I think ACMR is extremely smart in terms of choosing which market to enter. ACMR has avoided competing against the best domestic players such as Naura and AMEC in etching and deposition. Instead, the company focuses on a niche market with limited competition. For instance, the ECP market has only one major player, namely Lam Research. ACMR decided to enter the ECP market because its Founder David Wang has actually systematically studied precision copper plating and electrical polishing at Osaka University and ACMR’s very first product was an ECP product. The product failed because it was too advanced back then. However, Wang is clearly one of the top experts in ECP. This is probably why ACMR is confident that it can take 50% of market share in China’s ECP market.
Similarly, ACMR faces very limited competition in Track. The Track market is dominated by TEL globally. There’s only one domestic competitor, KINGSEMI. KINGSEMI’s main advantage is that it has been the indisputable leader in the Track market since it was spun-out of the Shenyang Institute of Automation, Chinese Academy of Sciences. However, KINGSEMI is a semi-SOE and its operation is not very efficient. ACMR is much more flexible and market-driven than KINGSEMI. Therefore, ACMR is very likely to gain some share from KINGSEMI in the Track market.
Overall, I think ACMR will continue to take share from DNS and TEL in the cleaning equipment market, and with an ever-expanding portfolio of products, ACMR will have no problem achieving its $1 billion revenue goal in the next few years.
Financial projections and valuation
In my model, I assumed that the ACMR’s revenue will continue to grow at 20% a year, which is consistent with management’s guidance. I also assume that ACMR’s margin will peak out and gradually decline to a normal level in FY2024 and FY2025. Combining these assumptions, I arrive at my own estimate of ACMR’s 2025 net income of $135 million.

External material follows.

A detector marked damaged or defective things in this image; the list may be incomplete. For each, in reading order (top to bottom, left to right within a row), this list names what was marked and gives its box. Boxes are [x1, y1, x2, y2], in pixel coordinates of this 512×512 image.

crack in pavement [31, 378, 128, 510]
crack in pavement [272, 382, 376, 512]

On the valuation side, I applied a 15 times TTM P/E multiple, which is roughly a 50% discount to the sector average. The discount mainly reflects the China risk.
Based on my assumptions, ACMR appears to be undervalued at this price.

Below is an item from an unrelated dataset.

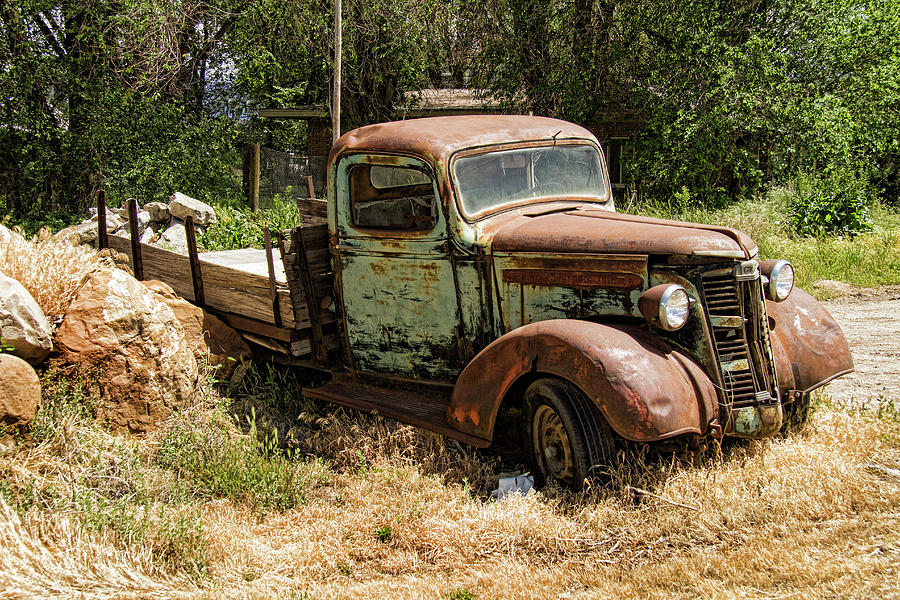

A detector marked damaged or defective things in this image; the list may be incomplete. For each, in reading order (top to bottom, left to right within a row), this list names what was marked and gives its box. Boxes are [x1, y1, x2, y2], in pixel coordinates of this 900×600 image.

rusty old pickup truck [102, 115, 856, 490]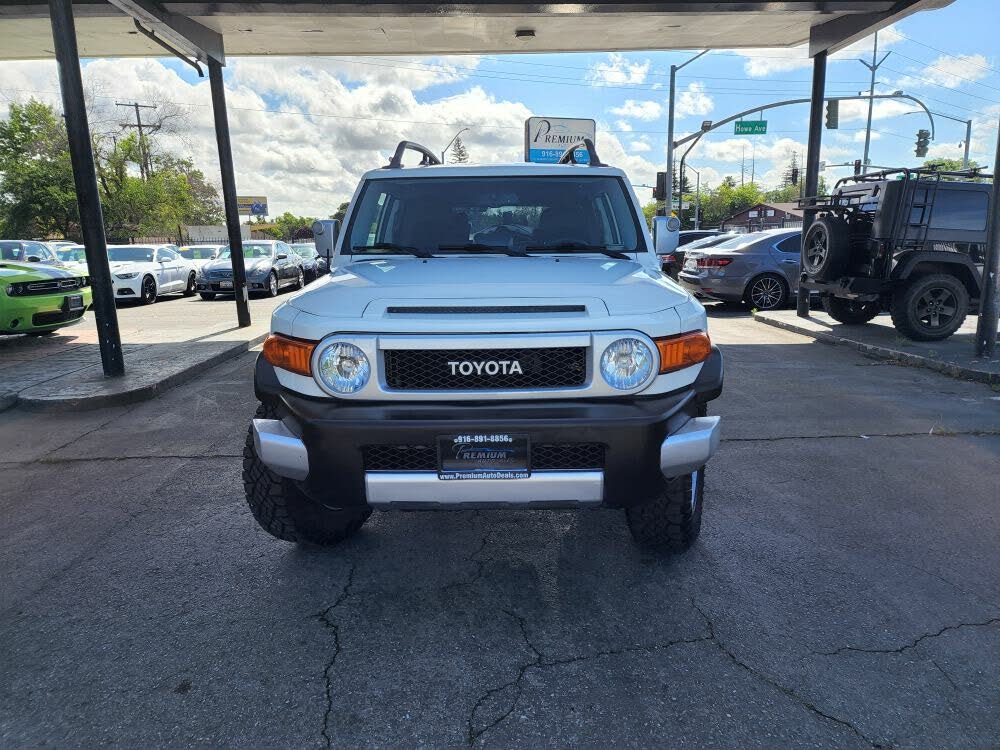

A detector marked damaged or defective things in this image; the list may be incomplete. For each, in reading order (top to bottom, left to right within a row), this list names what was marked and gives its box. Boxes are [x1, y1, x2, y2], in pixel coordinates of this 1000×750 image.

From another perspective, ACMR’s 82% owned subsidiary ACM Shanghai has a market cap of $5.2 billion, or roughly 4 times the market cap of ACMR. At the current price, ACMR’s stake in ACM Shanghai is worth more than $4 billion. The Chinese investors are willing to pay 4 times the price of the same company. This says a lot about geopolitical tension.
Risks to consider
The biggest risk to ACMR is that both the Chinese government and U.S. government can hurt ACMR as geopolitical tensions rise. For instance, ACMR’s founder is a Chinese-born U.S. citizen. The U.S. government has banned U.S. citizens from providing support to Chinese semiconductor manufacturers. So far, Wang has not been affected by the ban. However, at some point, Wang will likely face some restrictions on his ability to lead a major Chinese WFE company as a U.S. citizen. This may pose some risk to ACMR’s operation.
Secondly, ACMR is subject to export license requirements by the U.S. government in terms of acquiring certain parts and software for the production of ACMR’s equipment. The introduction of additional export controls by U.S., Japan or the Netherlands could further adversely impact ACM Shanghai’s supply chain and make it harder for ACMR to expand in China.
Lastly, ACMR’s stock is extremely volatile given it is likely considered a Chinese stock even though it’s different from Chinese ADRs because it is headquartered in the U.S.
Conclusion
ACMR has a strong presence in China’s vast WFE market and will likely continue to grow rapidly due to wafer fab expansions and the ongoing trend of domestic substitution in China. Even though the geopolitical risk is high, I believe ACMR is significantly undervalued given its growth potential. Therefore, I am giving ACMR a “strong buy” rating.